Kenya’s Brookside Dairy acquired Sameer Agriculture and Livestock, which had been a key player in the milk industry in Uganda
According to the regulations on mergers and acquisitions, a merger is defined as “An arrangement by which the assets of two or more companies become vested in or under the control of one company”. To acquire means “a person buys a stake in an already existing company”

Since 2013 which saw the first in-country telecom acquisition of WARID Telecom by AIRTEL Uganda, various mergers and acquisitions have taken place in Uganda with the 5 mentioned above taking place in just 2015.

The latest developments have been in the banking sector both at a global and national level not to mention the controversial takeover of banks by the Bank of Uganda, the Central Bank of Uganda. This has been further facilitated by the East African Common Markets Protocol and the process of regionalization.

The leading authority in charge of mergers and acquisitions in Uganda is the Ministry of Trade, Tourism, Industry and Co-operations. It has affiliated institutions including, the Uganda Commodity Exchange Limited (UCE), Management Training and Advisory Center and the Uganda National Bureaux of Standards. The ministry offers regulatory and supervisory work for all businesses in the Nation.

The second authority is the Capital Markets Authority which is a semi-autonomous body that was established to promote, develop and regulate the capital markets industry in Uganda with the overall objective of investor protection and market efficiency. In the case of KCC Football club Limited versus Capital markets authority. The court held that Section 5 (1) (c) of The Capital Markets Authority Act (Cap 84) provides that one of the functions of Defendant’s authority is the protection of investors’ interests.

There are also the Capital Markets (Takeovers and Mergers) Regulations. 2012. Part III of the act provides for the procedure of mergers and acquisitions.

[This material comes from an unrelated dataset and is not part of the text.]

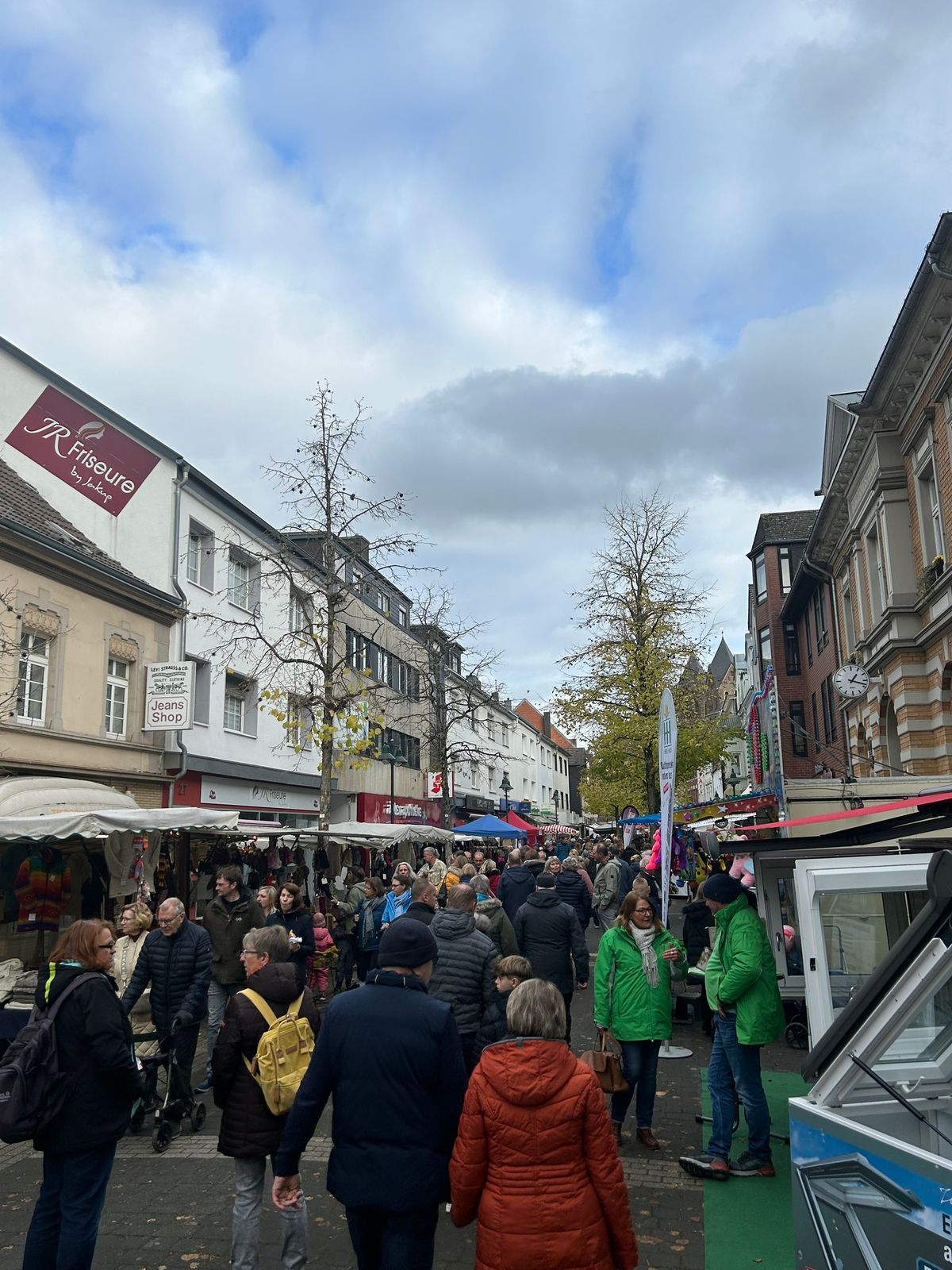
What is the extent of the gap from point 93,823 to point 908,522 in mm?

The Companies Act 2012 is another relevant legislation on Mergers and acquisitions in Uganda Section 71 of the Act gives power to companies limited by shares to carry out stakebuilding as a form of acquisition.

Before Parliament is the Competition and Consumer Protection bill which when passed will also guide mergers and acquisitions.

International Financial Reporting Standard 3 (IFRS 3) guides the accounting for Business Combinations. The standard provides for the acquisition method, which requires assets acquired and liabilities to be measured at their fair values as at the date on which the acquiring entity obtains control of the acquiree


Uganda has a very conducive investment climate for mergers and acquisitions. The regulatory framework in place seems sufficient and M&A seems to be the way to go for struggling businesses that seek refinancing.

The investment climate in Uganda is rife with incentives from tax breaks to free trade zones. For a country that is witnessing the birth of a vibrant capital market in the same period as she begins to “harvest” oil, we should expect much more as firms consolidate to recapitalize and benefit from economies of scale.

The increased attention from the BRICs in Uganda is also acting as a harbinger of global capital giants whose safest way of penetrating the market will most likely be through M&A.